[Spatial question records]
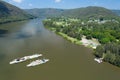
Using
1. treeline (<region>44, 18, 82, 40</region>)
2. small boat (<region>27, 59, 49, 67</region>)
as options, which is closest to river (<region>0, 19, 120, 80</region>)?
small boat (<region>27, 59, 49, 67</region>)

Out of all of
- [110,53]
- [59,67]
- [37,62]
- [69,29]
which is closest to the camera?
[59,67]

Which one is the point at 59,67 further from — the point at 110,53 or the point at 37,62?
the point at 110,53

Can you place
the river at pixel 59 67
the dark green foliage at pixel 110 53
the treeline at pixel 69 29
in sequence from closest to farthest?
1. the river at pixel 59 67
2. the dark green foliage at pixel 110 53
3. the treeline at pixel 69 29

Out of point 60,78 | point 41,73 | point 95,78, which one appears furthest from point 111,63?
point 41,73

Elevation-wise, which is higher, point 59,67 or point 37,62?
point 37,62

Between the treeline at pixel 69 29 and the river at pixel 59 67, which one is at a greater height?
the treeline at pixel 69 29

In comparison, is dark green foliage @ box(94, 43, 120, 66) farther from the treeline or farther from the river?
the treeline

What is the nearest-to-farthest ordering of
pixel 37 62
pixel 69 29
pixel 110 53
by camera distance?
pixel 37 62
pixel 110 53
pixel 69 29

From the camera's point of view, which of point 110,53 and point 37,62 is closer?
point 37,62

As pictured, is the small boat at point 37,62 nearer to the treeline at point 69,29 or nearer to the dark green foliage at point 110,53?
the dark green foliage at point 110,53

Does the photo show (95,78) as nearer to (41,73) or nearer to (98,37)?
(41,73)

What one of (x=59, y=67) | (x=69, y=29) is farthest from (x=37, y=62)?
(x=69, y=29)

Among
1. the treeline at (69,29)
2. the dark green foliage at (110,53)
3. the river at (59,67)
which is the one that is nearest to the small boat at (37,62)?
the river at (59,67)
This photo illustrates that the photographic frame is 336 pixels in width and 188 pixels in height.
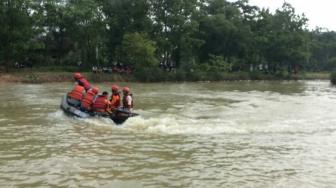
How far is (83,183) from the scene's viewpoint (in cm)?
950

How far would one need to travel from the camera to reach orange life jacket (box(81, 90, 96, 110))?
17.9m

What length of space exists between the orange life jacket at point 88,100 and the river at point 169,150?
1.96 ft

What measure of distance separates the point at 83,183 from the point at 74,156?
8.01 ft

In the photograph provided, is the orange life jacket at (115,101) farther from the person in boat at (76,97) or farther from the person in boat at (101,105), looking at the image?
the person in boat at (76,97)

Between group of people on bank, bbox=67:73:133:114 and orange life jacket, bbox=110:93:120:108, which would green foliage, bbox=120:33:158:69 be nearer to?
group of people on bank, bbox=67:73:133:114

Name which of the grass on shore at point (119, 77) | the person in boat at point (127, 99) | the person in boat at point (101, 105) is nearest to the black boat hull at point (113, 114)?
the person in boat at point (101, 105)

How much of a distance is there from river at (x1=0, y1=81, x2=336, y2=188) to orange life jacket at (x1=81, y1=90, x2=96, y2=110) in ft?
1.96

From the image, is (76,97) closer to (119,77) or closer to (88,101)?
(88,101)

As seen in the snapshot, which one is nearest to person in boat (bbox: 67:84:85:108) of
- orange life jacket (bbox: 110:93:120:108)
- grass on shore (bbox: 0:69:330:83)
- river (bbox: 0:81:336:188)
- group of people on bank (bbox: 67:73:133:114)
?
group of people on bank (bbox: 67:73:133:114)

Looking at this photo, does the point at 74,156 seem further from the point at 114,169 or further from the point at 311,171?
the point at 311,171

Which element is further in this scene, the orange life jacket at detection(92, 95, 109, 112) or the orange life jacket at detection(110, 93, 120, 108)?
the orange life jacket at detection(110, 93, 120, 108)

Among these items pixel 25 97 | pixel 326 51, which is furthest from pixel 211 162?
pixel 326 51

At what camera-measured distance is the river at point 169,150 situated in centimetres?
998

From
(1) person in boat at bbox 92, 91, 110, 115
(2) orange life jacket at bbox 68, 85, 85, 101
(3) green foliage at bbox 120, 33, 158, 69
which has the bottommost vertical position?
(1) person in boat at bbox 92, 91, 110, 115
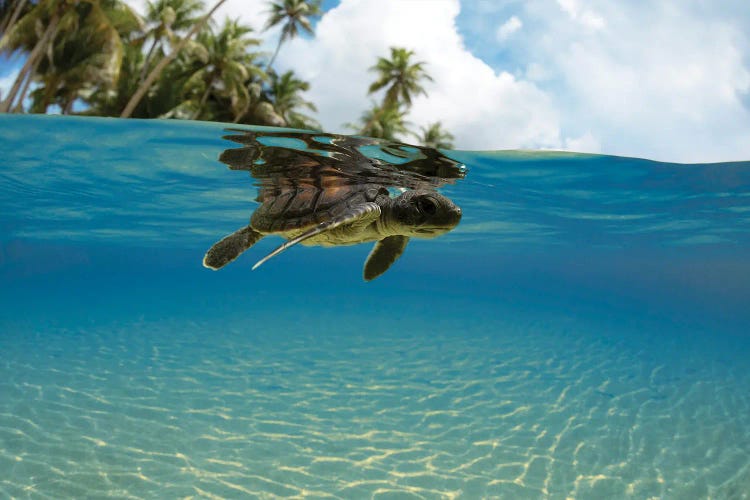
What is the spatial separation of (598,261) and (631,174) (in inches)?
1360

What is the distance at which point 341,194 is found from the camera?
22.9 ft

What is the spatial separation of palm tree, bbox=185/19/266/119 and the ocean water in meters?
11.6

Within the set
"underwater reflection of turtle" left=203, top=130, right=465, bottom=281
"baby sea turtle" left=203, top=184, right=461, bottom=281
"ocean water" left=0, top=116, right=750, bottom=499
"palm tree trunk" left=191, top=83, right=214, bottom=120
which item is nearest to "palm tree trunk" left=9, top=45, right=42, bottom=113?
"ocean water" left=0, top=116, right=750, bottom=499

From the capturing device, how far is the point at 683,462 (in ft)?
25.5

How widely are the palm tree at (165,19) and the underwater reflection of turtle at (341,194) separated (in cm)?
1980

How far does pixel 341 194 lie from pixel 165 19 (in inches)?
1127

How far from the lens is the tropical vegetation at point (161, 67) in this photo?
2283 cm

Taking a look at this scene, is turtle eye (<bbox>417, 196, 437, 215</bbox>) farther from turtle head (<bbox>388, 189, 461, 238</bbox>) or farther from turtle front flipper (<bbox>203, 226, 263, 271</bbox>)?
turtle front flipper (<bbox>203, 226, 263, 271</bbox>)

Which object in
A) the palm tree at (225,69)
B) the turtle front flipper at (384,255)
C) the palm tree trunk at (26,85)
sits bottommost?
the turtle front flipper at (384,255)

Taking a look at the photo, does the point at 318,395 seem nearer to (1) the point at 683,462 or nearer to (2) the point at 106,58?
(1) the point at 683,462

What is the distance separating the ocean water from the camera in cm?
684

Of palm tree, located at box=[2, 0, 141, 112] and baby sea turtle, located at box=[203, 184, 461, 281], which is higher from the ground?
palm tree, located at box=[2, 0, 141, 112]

* * *

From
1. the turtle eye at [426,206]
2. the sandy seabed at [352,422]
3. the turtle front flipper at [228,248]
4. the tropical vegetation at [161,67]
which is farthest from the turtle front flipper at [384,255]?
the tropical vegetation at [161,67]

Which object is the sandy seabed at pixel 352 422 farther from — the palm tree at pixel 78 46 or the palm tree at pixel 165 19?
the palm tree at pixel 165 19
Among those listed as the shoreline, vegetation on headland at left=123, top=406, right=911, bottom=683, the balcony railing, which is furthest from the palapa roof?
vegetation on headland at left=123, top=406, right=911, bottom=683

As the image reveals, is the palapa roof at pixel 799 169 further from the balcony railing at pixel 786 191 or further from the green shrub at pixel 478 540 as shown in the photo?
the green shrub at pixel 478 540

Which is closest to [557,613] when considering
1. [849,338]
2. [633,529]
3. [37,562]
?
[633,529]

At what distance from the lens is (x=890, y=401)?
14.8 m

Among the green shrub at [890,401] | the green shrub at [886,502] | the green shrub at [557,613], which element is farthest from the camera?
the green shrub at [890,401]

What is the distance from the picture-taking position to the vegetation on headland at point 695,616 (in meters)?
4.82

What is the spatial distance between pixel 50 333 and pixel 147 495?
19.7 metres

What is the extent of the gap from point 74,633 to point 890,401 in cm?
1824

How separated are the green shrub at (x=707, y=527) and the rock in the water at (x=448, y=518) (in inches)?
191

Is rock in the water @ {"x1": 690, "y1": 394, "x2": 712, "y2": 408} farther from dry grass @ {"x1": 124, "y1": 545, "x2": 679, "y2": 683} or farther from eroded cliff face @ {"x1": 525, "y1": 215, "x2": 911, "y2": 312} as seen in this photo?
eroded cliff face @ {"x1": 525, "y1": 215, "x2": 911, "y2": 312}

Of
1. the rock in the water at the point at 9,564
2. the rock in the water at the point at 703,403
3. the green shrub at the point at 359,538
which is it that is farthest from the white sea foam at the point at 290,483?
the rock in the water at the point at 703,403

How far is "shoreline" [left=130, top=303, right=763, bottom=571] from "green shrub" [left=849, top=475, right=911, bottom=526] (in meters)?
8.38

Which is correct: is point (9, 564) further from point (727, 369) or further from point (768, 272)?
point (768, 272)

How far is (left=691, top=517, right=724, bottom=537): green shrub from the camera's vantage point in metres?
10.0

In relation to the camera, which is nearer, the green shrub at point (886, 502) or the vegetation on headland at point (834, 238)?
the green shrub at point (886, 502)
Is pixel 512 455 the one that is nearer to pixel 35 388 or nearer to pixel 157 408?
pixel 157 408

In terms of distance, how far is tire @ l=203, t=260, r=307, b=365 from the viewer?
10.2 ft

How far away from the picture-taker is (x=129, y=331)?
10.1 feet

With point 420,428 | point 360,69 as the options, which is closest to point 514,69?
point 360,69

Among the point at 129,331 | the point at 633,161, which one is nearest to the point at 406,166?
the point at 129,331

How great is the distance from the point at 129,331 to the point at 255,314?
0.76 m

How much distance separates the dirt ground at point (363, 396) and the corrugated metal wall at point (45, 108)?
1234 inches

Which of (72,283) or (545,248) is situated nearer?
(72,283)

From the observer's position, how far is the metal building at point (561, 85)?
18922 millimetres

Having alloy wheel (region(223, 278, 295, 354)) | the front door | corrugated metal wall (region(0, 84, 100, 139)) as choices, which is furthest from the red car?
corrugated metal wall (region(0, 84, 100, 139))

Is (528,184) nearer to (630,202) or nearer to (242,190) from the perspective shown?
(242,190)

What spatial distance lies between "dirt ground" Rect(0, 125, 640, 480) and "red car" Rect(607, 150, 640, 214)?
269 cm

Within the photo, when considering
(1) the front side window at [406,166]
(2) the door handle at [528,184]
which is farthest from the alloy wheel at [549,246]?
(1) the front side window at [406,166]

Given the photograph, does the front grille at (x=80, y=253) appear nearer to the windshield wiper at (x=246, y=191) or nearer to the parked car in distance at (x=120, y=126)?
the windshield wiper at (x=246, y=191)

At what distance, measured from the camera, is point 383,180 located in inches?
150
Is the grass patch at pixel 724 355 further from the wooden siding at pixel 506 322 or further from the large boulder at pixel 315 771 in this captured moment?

> **Aim of the task**
Report every line of the data above that contains the word "palapa", copying each line in full.

> **Solution**
Among those listed as the shoreline, vegetation on headland at left=123, top=406, right=911, bottom=683, the balcony railing, which is furthest from the palapa roof?
As the image reveals, is the palapa roof at pixel 799 169 further from the balcony railing at pixel 786 191 or further from the green shrub at pixel 478 540 as shown in the photo?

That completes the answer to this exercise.